CHANT XVII[1]
Oh ! que ce monde est rempli d’enchanteurs !
Je ne dirai rien des enchanteresses.
Je t’ai passé, temps heureux des faiblesses,
Printemps des fous, bel âge des erreurs ;
Mais à tout âge on trouve des trompeurs,
De vrais sorciers, tout-puissants séducteurs,
Vêtus de pourpre, et rayonnants de gloire.
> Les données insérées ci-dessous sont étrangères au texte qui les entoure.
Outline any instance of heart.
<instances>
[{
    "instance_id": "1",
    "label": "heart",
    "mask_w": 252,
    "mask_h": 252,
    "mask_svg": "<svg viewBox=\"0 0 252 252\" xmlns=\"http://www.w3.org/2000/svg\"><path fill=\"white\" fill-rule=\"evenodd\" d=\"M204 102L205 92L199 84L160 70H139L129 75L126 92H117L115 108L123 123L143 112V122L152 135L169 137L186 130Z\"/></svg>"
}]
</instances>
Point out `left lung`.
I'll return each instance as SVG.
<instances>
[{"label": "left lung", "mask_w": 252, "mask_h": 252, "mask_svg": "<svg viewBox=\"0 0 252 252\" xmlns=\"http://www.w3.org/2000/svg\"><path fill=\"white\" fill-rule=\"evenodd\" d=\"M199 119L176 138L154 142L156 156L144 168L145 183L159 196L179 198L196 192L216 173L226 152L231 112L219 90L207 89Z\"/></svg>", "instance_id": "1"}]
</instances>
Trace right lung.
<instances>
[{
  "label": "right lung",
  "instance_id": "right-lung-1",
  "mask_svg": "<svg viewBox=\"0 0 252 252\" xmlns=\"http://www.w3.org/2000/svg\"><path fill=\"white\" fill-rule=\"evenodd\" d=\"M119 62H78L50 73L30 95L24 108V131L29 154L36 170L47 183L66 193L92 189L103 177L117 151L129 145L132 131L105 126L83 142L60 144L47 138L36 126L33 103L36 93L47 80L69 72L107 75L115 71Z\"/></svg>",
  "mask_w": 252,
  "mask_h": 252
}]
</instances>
Au haut des cieux ils vous mènent d’abord,
Puis on vous plonge au fond de l’onde noire,
Et vous buvez l’amertume et la mort[2].
Gardez-vous tous, gens de bien que vous êtes,
De vous frotter à de tels nécromants ;
Et s’il vous faut quelques enchantements,
Aux plus grands rois préférez vos grisettes.
Hermaphrodix a bâti tout exprès
Le beau château qui retenait Agnès,
Pour se venger des belles de la France,
Des chevaliers, des ânes et des saints,
Dont la pudeur et les exploits divins
Avaient bravé sa magique puissance.
Quiconque entrait en ce maudit logis
Méconnaissait sur-le-champ ses amis,
Perdait le sens, l’esprit, et la mémoire.